Tuesday, March 25, 2014

Self Portraiture and the Gift of a Face

 
my bedroom faces, college 1999

My mother, who doesn’t know what a selfie or Facebook is (she asked me if Facebook was really a book of faces, which it kind of is now) acts more like a troubled teenager than a grown woman.  Since I was a kid, I've seen the self-portraits she photographed whenever she was incredibly sad or smashed.  These were bummer pictures to see, of course, as her daughter, but I also admired how unabashed she was about them; they weren't hidden away in a box somewhere.  The one I remember most clearly, probably because I own it (she sent it to me when I was away at college) is a photo she took just after she'd cut off all her beautiful long hair. 

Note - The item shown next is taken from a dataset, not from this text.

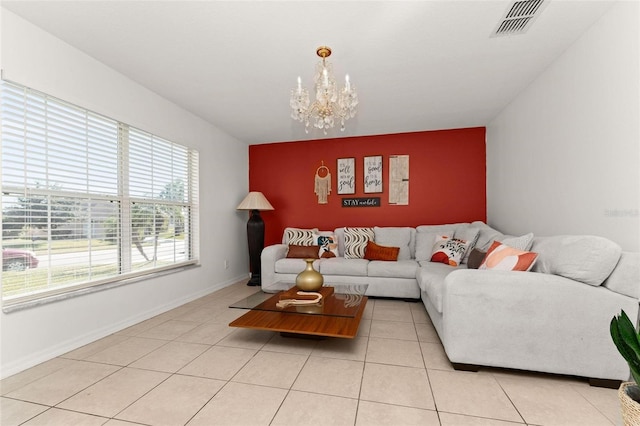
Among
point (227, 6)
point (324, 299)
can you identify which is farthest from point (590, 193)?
point (227, 6)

I also regularly took self-portraits when I was crying or really sad, when I was a teenager.  I liked how these photos looked and the idea that I'd created a work of art of sorts just by capturing myself in the act of crying; even as a young person, i was aware that the aesthetic rawness of art created by young people was of general interest, aesthetically, with the cool grownups I admired.  

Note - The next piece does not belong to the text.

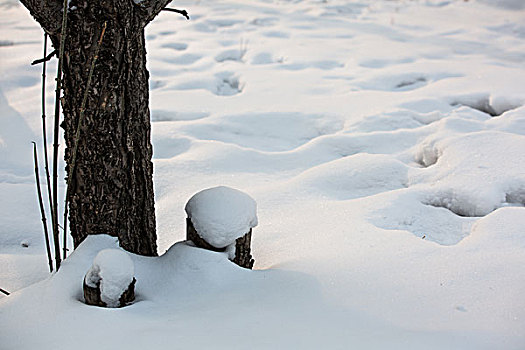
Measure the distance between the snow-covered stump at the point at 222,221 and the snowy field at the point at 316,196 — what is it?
0.05m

I know that a lot of my friends also liked to take photos of themselves.  There was something so fascinating about a photo that is usually taken from an unflattering angle but still manages to show striking or unusually lovely facets of our faces.  

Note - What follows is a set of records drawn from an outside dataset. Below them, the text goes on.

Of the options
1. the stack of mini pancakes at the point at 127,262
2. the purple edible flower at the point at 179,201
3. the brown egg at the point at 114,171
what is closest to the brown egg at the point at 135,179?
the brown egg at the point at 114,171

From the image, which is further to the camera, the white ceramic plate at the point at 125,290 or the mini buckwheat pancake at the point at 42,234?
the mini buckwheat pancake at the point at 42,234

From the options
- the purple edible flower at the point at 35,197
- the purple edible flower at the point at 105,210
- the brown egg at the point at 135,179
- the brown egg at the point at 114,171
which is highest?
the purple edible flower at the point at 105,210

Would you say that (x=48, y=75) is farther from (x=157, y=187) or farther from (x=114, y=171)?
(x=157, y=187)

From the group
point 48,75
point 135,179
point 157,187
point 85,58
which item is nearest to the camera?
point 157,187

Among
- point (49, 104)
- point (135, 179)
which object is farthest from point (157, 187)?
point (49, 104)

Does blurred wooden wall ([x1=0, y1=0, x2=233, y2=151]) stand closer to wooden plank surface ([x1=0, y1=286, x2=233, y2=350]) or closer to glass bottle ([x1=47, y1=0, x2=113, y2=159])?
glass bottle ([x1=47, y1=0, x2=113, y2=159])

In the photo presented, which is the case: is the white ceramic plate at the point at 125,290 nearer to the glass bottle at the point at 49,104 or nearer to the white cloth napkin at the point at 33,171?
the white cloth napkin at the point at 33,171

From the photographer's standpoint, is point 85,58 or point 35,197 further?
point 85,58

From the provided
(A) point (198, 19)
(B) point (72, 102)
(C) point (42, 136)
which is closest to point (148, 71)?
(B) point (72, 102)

In college I got really into these self-portraits.  I moved to a new place every year, and whenever I decorated my new room, I always had a collection of photos of myself tacked to the wall near my pillow, with sad lyrics about loneliness written on them.

Some were photos taken of me by friends, and some were self-portraits.  It was comforting to have these self-pitying and poetic loneliness reminders to look at as I drifted off the sleep; when I was alone, it felt sort of cozy to wallow.  And on the nights I wasn't alone, it was nice to look at the photos and silently say to them "Not alone tonight, Robins."  

Eventually I discovered the devastatingly witty and sad prose of Dorothy Parker, and as an art project, I went through all my old photo albums and put together all the self-portraits I had of me, mom and my friends in a notebook with appropriate Dorothy Parker quotes as a narrative for each picture.  It is the kind of art project that's sort of like "meh" unless you're young enough to think everything you do is genius, but I still think it's a neat book to look through.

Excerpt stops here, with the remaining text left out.